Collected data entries
* Start *
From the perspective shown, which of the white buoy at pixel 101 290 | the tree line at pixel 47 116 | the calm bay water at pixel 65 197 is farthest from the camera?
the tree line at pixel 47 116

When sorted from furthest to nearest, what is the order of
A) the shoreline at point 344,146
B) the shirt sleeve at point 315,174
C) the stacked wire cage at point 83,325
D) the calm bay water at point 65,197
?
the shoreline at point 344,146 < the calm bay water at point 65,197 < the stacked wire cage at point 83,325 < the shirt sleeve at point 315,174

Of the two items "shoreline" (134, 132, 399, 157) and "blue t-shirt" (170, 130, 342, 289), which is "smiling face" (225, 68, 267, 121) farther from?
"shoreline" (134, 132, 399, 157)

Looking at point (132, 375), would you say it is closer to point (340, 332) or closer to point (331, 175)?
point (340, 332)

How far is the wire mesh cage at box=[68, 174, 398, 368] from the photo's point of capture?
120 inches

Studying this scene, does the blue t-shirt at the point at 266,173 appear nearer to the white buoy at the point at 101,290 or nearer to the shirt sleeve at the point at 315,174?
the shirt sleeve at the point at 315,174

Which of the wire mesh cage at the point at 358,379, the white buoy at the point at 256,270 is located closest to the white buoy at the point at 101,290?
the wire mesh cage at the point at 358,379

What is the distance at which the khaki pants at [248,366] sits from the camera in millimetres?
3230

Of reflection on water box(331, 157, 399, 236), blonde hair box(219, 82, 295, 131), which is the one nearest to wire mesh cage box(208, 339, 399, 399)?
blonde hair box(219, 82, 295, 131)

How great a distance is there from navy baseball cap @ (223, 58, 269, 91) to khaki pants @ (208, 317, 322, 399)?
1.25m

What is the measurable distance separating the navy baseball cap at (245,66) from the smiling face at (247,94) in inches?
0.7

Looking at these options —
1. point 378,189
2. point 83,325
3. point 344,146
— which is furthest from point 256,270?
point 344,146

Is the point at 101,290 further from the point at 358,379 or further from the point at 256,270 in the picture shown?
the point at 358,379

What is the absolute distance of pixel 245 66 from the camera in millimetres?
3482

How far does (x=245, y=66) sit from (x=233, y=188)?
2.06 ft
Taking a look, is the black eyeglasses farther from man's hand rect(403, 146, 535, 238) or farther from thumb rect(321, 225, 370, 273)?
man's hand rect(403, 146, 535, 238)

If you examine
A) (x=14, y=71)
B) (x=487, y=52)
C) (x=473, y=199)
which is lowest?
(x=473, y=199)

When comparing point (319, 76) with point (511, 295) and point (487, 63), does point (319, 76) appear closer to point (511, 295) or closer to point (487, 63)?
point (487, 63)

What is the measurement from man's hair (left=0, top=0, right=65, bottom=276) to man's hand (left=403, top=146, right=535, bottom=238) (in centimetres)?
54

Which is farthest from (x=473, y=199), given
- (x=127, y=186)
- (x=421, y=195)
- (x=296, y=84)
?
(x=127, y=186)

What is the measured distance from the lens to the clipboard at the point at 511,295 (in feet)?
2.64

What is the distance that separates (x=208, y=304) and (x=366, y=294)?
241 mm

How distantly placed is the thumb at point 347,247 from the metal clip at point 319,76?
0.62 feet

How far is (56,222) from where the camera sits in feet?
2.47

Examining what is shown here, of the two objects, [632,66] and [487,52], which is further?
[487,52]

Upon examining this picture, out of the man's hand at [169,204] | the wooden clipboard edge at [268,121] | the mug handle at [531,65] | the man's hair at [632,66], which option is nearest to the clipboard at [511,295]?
* End *
**Stated task**
Exactly as written, give the line containing "What is the measurement" and all remaining lines of the records.

**Response to this exercise**
What is the measurement from man's hair (left=0, top=0, right=65, bottom=276) to man's hand (left=403, top=146, right=535, bottom=238) (in centimetres)?
54

Which is farthest from (x=473, y=199), given
- (x=127, y=186)
- (x=421, y=195)
- (x=296, y=84)
?
(x=127, y=186)

What is the measured distance from the lens to the clipboard at the point at 511,295 (in feet)?
2.64

What is the distance that separates (x=208, y=304) and (x=366, y=294)?
241 mm

How distantly placed is the thumb at point 347,247 from the metal clip at point 319,76?
0.62 feet

How far is (56,222) from where the camera sits in feet?
2.47

Examining what is shown here, of the two objects, [632,66] and [487,52], which is further?
[487,52]

Upon examining this picture, out of the man's hand at [169,204] | the wooden clipboard edge at [268,121] | the mug handle at [531,65] | the man's hair at [632,66], which option is nearest to the clipboard at [511,295]?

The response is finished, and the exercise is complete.